● **Supplied text**
KeyLeaf: What are a few high-value products that are now being routinely produced using precision fermentation?

Mr. Qi - Antibiotics


           -Probiotics and Cultures

           -Active yeast or Baker’s yeast

           -Enzymes, such as amylase, cellulase, xylanase, pectinase, protease, lipase


           -Amino acids, such as lysine, monosodium glutamate

           -Organic acids, such as citric acid, lactic acid, acetic acid

           -PUFA, such as DHA, EPA

           -Vitamins, such as beta-carotene, vitamin B12, vitamin B2

           -Natural color, such as Monascus color

           -Sugar alcohols, such as xylitol, erythritol

           -Gums, such as xanthan gum, Gellan gum


           -Acetone and butanol



KeyLeaf: Producing a high-value product using precision fermentation has been described as “only half the processing battle”. The other half of the battle is properly extracting and refining the high-value compound that’s been created by the fermentation process. Why is proper “downstream processing” crucial for producing a fermented product that properly functions in the application for which it was designed?  

Mr. Qi: Yes, fermentation process is described as the “upstream process” in the fermentation industry, which is only half the processing line. The broth obtained after fermentation process is typically a mixture of water, biomass, extracellular metabolites, residue sugars and other un-fermentable components, containing targeted valuable bio products that are either the biomass, extracellular metabolites, intracellular components or all of them. Those biological products need to be extracted and purified through a downstream process in order to obtain finished products that meet the quality specs.

Downstream processing involves a series of unit operations of separation, extraction, purification and dehydration based on chemical and biochemical engineering technologies, as well as the physicochemical properties of the desirable bio products. Every bioproduct obtained from the fermentation process is unique; therefore, biochemical, chemical and mechanical scientists and engineers must be work together to test, design and optimize the downstream processing that is with high efficiency, cost effective, and fit for product quality for the market.  


KeyLeaf:  What impact do you predict that precision fermentation will have on these industries: Food & Beverage; Nutritional supplement; Pharmaceutical; Medical; Cosmetics; and other industries/sectors?

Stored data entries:
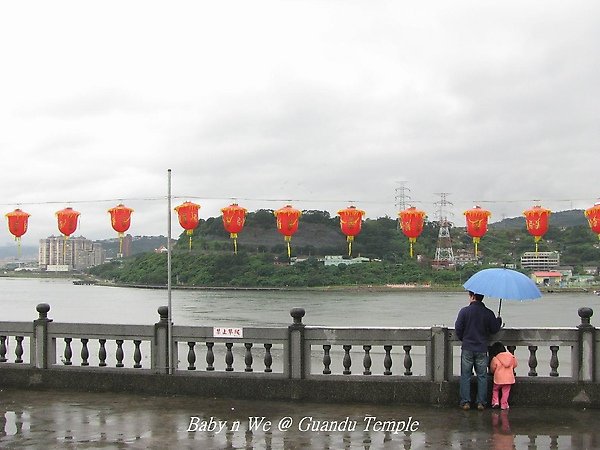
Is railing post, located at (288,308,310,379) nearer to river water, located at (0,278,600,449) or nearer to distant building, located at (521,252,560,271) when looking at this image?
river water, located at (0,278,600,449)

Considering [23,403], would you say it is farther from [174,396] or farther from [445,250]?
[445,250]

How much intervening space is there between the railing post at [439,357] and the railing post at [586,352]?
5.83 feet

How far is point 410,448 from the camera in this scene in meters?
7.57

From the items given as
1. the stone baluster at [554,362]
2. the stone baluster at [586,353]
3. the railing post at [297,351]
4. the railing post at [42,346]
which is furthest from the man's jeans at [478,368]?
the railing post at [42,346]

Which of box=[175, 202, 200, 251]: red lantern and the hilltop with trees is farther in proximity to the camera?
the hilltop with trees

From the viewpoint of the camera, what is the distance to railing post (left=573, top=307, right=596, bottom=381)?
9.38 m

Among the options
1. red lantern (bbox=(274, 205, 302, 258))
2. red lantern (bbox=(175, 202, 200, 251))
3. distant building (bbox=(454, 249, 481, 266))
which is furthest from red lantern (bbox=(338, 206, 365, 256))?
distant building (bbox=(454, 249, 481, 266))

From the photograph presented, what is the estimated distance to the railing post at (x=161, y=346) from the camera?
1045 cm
--
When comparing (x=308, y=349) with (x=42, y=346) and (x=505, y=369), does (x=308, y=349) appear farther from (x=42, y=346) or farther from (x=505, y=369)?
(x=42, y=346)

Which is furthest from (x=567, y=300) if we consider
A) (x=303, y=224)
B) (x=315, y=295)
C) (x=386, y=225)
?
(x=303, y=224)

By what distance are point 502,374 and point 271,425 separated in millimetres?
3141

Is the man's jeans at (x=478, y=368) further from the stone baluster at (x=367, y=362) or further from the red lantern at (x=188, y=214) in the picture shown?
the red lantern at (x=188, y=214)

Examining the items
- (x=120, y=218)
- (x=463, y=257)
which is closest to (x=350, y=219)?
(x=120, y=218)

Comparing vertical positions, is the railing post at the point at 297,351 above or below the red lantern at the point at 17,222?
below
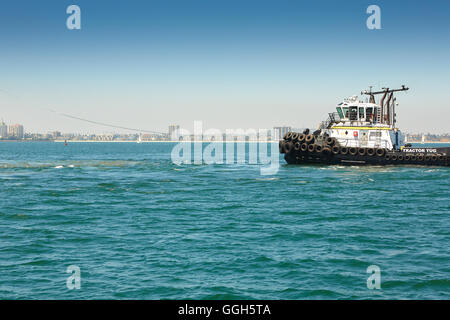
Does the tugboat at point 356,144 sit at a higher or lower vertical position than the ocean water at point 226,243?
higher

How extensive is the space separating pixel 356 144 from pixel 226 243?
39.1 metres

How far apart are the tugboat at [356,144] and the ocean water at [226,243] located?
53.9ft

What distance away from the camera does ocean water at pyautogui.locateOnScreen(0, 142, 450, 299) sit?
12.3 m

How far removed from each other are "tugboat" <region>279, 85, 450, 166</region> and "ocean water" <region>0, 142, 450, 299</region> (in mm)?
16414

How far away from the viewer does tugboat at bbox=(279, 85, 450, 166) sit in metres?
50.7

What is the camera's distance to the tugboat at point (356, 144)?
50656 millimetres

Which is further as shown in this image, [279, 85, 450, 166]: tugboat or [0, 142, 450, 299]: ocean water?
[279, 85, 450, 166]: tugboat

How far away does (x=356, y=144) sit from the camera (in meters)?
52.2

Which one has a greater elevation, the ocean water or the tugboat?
* * *
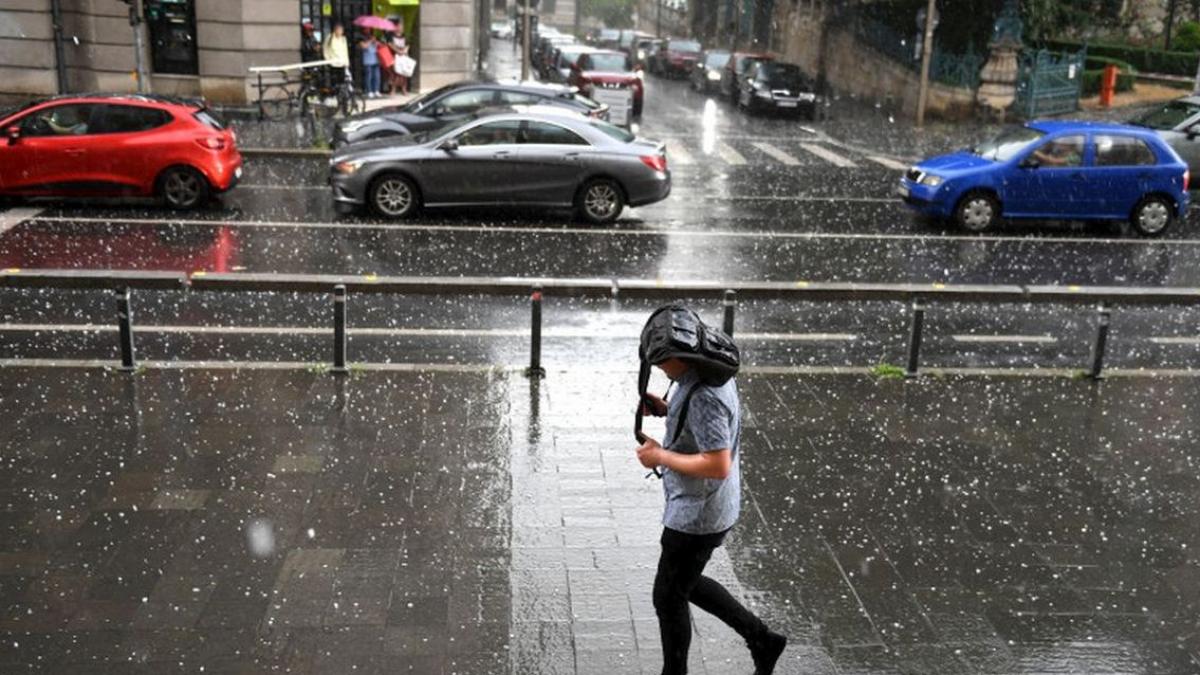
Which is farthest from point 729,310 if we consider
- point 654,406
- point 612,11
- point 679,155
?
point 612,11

● **Required tasks**
[a] Summarize the interview on precision fermentation in two sentences.
[b] Continue the interview on precision fermentation from its final question.
These data entries come from a source unrelated to the text.

● **Responses in order**
[a] Mr. Qi lists products now routinely made by fermentation, among them antibiotics, probiotics, baker's yeast, enzymes, amino acids, organic acids, PUFA, vitamins, natural colors, sugar alcohols, gums, and acetone and butanol. He explains that fermentation is only the upstream half of the process, and that a downstream series of separation, extraction, purification and dehydration steps, designed jointly by scientists and engineers for each unique bioproduct, is needed to obtain finished products that meet quality specifications.

[b]
Mr. Qi: I think precision fermentation will have an impact on all sectors above. However, we may expect more companies in the Food & Beverage, Nutritional supplement, and Pharmaceutical sectors start to adapt precision fermentation for new products and market.  


KeyLeaf: What impact do you envision that precision fermentation will have on the environment, short term and long term?

Mr. Qi: I agree that precision fermentation will have a long-term positive impact on the environment by reducing agriculture input, and creating sustainable food, nutrition and consumer products. It is important to realize that some new commercial fermentation plants could also create pollutants such as wastewater and greenhouse gas emissions, which must be properly treated to protect the environment in the short-term.


KeyLeaf:  Are you aware of any major food companies (like DuPont or DSM) developing fermentation-derived product lines?

Mr. Qi: Yes, I’m aware that many major food companies such as DuPont, DSM, BASF, Cargill and many others, either already have or are developing fermentation-derived product lines. For example, fermentation or biotechnology is a major platform at DSM in making different food and nutritional ingredients including omega-3 DHA, cultures, probiotics, enzymes, gums, dairy-like proteins, sweeteners.  


KeyLeaf: What other thoughts or observations do you have concerning precision fermentation?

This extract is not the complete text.